A medida que nos acercamos a finales de 2025, un dato significativo destaca la relevancia de esta revisión: el 31% de las exportaciones mexicanas estaban sujetas a aranceles de la Sección 232 en aduanas estadounidenses. Esto resalta las implicaciones que estas negociaciones tienen para la economía mexicana, donde la necesidad de renegociar estos términos es urgente y vital.
Recientemente, en la Ciudad de México, el subsecretario de Comercio Exterior, Luis Rosendo Gutiérrez Romano, y su contraparte estadounidense, Jeffrey Goettman, sostuvieron reuniones técnicas centradas en la revisión del T-MEC, que se espera se formalice para el 1 de julio de 2026. En estas conversaciones, ambos funcionarios subrayaron el buen estado de la relación bilateral, un reflejo de la reciente reunión entre el embajador estadounidense Jamieson Greer y la presidenta de México, Claudia Sheinbaum, además del secretario de Economía, Marcelo Ebrard.

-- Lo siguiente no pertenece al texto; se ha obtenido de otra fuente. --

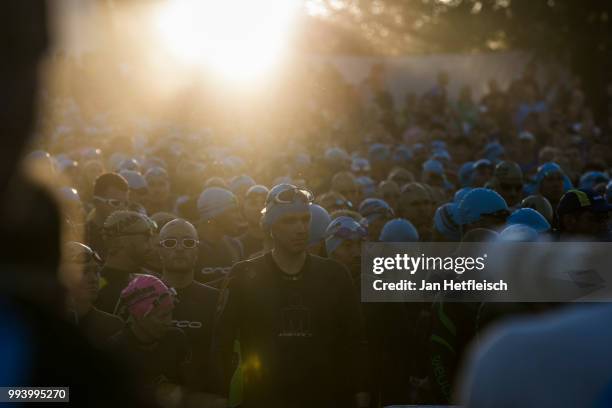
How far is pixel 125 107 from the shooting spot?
2516cm

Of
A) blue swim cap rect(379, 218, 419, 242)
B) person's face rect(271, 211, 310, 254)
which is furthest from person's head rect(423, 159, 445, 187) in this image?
person's face rect(271, 211, 310, 254)

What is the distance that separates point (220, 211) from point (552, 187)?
13.2 ft

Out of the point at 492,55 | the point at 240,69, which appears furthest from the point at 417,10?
the point at 240,69

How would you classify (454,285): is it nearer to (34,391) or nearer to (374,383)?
(374,383)

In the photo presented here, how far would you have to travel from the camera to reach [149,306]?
6414 mm

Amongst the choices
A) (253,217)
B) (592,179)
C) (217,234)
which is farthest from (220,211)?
(592,179)

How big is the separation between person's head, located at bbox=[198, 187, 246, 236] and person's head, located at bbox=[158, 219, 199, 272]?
78.0 inches

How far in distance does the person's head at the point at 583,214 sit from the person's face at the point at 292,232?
209cm

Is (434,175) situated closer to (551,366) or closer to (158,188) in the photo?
(158,188)

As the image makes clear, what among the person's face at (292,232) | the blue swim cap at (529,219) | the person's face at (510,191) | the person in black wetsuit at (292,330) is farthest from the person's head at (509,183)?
the person in black wetsuit at (292,330)

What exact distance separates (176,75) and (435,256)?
726 inches

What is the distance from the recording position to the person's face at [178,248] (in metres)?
7.65

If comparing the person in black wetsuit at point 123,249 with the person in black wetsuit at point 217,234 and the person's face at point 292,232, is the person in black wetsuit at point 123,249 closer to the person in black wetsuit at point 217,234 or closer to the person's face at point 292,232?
the person in black wetsuit at point 217,234

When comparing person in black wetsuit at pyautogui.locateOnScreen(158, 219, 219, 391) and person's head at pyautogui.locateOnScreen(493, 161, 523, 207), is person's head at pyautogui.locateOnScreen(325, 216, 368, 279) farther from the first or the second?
person's head at pyautogui.locateOnScreen(493, 161, 523, 207)
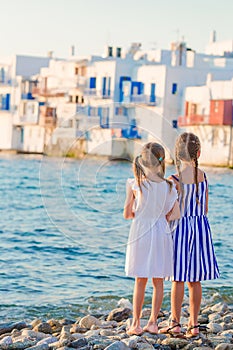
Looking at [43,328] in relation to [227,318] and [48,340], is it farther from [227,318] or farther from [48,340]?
[227,318]

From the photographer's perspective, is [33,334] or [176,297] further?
[33,334]

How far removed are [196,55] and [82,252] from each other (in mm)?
47059

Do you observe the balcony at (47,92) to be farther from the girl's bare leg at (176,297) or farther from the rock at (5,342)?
the girl's bare leg at (176,297)

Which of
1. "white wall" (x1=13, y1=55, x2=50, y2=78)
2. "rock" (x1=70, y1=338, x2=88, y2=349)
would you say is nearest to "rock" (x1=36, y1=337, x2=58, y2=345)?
"rock" (x1=70, y1=338, x2=88, y2=349)

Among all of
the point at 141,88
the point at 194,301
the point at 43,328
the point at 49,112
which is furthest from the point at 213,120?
the point at 194,301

Los temas discutidos en este encuentro incluyeron avances sobre obstáculos comerciales, el Informe Especial 301 sobre Derechos de Propiedad Intelectual, y aspectos críticos como las reglas de origen y la cadena de suministro. También se abordaron cuestiones relacionadas con la dependencia de importaciones externas y los aranceles al acero, aluminio y cobre impuestos por los Estados Unidos. Estos asuntos serán estudiados con mayor profundidad en las reuniones programadas hasta el jueves de esta semana.

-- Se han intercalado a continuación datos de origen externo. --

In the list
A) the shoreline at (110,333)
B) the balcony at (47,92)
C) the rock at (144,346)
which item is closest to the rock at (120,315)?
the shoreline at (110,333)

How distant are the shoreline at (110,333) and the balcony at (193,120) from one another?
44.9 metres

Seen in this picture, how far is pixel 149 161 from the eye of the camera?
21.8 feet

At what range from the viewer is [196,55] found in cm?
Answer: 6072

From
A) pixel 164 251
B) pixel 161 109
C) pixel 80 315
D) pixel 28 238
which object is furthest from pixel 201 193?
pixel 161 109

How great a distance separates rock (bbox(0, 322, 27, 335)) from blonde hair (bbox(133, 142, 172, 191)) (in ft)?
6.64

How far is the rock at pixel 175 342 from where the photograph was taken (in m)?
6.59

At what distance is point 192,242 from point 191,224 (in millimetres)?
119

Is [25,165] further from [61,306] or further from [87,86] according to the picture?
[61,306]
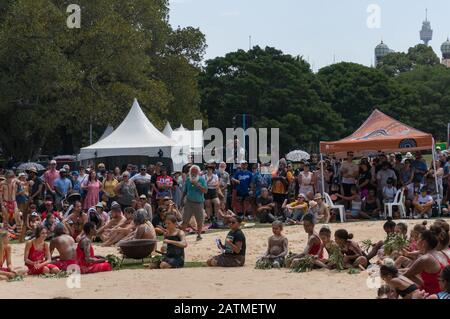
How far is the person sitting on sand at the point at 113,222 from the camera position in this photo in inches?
704

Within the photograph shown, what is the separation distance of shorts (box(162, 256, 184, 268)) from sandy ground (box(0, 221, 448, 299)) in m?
0.27

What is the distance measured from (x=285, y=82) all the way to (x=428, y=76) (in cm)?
2767

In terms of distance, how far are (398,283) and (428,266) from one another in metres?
0.56

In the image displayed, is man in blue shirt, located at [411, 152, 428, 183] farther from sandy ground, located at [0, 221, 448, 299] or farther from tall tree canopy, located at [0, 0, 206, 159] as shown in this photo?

La atención se centra en la capacidad de ambos países para mejorar su relación comercial y eliminar barreras que podrían obstaculizar el comercio. A medida que se avanza hacia la fecha clave de revisión, el impacto de estas negociaciones será observado de cerca por empresarios y analistas, quienes esperan que se traduzcan en un entorno económico más favorable para ambas naciones.